▶ TEXT EXCERPT:
━━━━━━━━━━━━━━━━━━━━

Although many have cast aspersions on the strength of ʿAlī ibn Zayd as a narrator, in truth he is, in shā Allāh, fair (ḥasan) in narrating ḥadīth. At worst, he is slightly weak. Essentially, the problem scholars of ḥadīth had with him was his memory and not with his integrity and truthfulness. Shaykh Muḥammad ʿAwwāmah discusses him in his footnotes on al-Kāshif and has mentioned ḥadīths in which he is a narrator and where Imam Tirmidhī has ruled the ḥadīth to be ḥasan ṣaḥīḥ (fair and sound).
ʿAbd al-ʿAzīz ibn ʿAbd Allāh al-Judʿānī:
While Ibn ʿAdī says that he is not supported by most of what he narrates, it does not seem that he is very weak. In short, Ḥafiẓ Ibn Ḥajar concludes regarding him that when ʿAbd al-ʿAzīz mentions having heard a narration directly from his shaykh (teacher) then it is appropriate to relate his ḥadīth. In the case of the chain mentioned above, he does mention having heard the narration directly, so the chain is relatively free from aspersion and is strong enough to corroborate the other narrations. When looked at in their entirety, the numerous chains of this ḥadīth certainly raise themselves to the status where they can be mentioned without problem in respect to virtues and encouragement.

━━━━━━━━━━━━━━━━━━━━

▶ DATA SEGMENT:
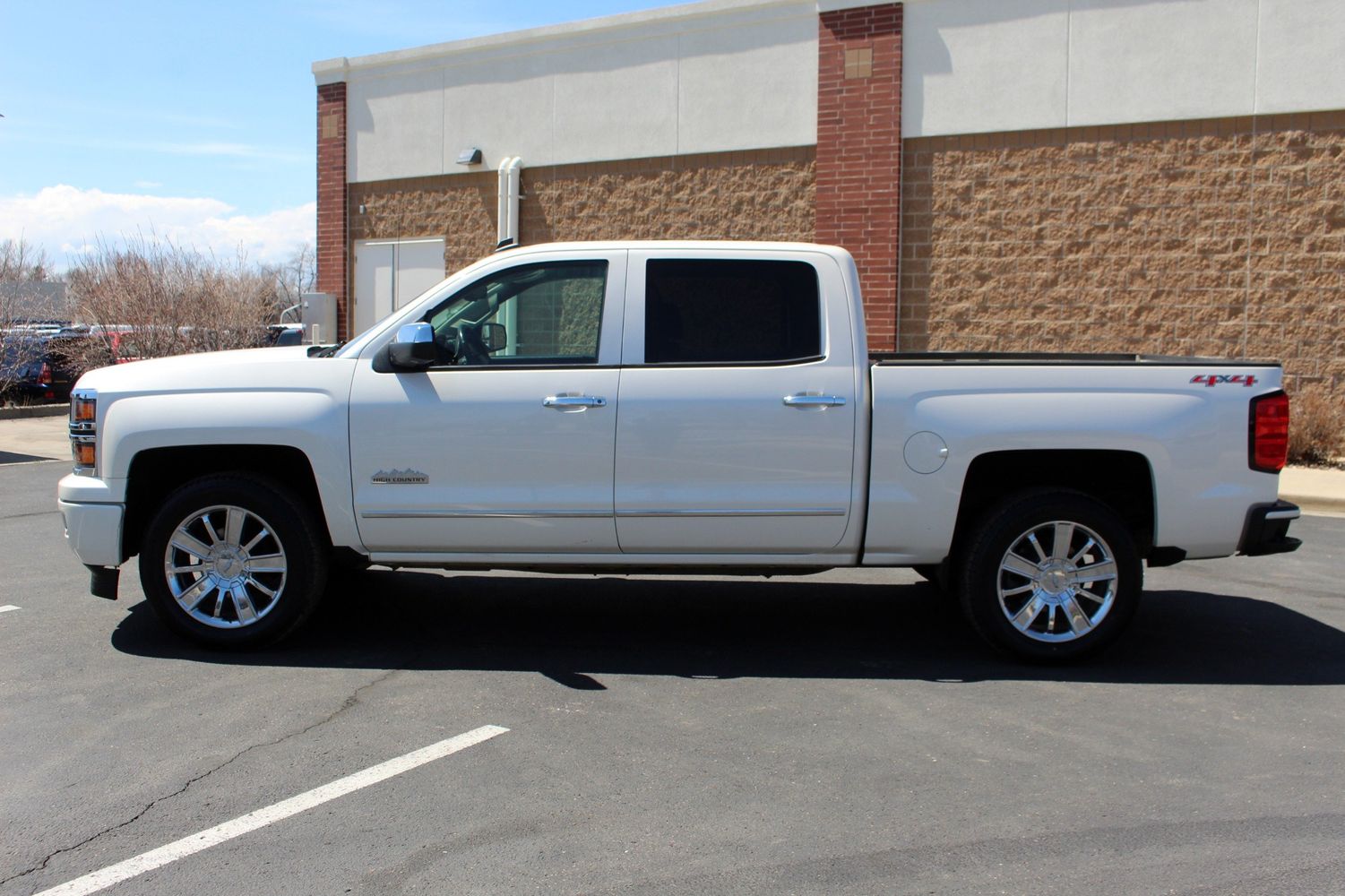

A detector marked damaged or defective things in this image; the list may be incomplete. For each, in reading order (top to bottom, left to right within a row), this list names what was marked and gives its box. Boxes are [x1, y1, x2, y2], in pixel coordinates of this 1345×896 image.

crack in pavement [0, 667, 395, 887]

━━━━━━━━━━━━━━━━━━━━

▶ WRITTEN TASK 1:
Answer these questions using the text on ḥadīth narrators above:
(a) What problem did scholars of ḥadīth have with ʿAlī ibn Zayd?
(b) Who says that ʿAbd al-ʿAzīz ibn ʿAbd Allāh al-Judʿānī is not supported by most of what he narrates?
(c) When does Ḥafiẓ Ibn Ḥajar consider it appropriate to relate ʿAbd al-ʿAzīz's ḥadīth?
▶ WRITTEN TASK 2:
Extend the text on ḥadīth narrators, picking up after its final sentence.

▶ FINAL RESULT 1:
(a) His memory, not his integrity and truthfulness.
(b) Ibn ʿAdī.
(c) When ʿAbd al-ʿAzīz mentions having heard the narration directly from his shaykh.

▶ FINAL RESULT 2:
After mentioning the ḥadīth in his Faḍāʾil Ramaḍān, Shaykh al-Ḥadīth Muḥammad Zakariyyā al-Kāndhalwī’s summarizes the statements of the scholars of the past regarding the narration and states:
“Ibn Khuzaymah narrates it in his Ṣaḥīḥ and said ‘if the hadith is authentic…’. Bayhaqī narrates it also, as well as Abū Shaykh Ibn Ḥayyān in al-Thawāb concisely. In their chains there is ʿAlī bin Zayd bin Judʿān.
Ibn Khuzaymah and Bayhaqī also relate concisely (bi ikhtiṣār) on [ʿAlī ibn Zayd’s] authority from the ḥadīth of Abū Hurayrah. In its chain is Kathīr bin Zayd. In this manner it is mentioned in al-Targhīb pg. 203.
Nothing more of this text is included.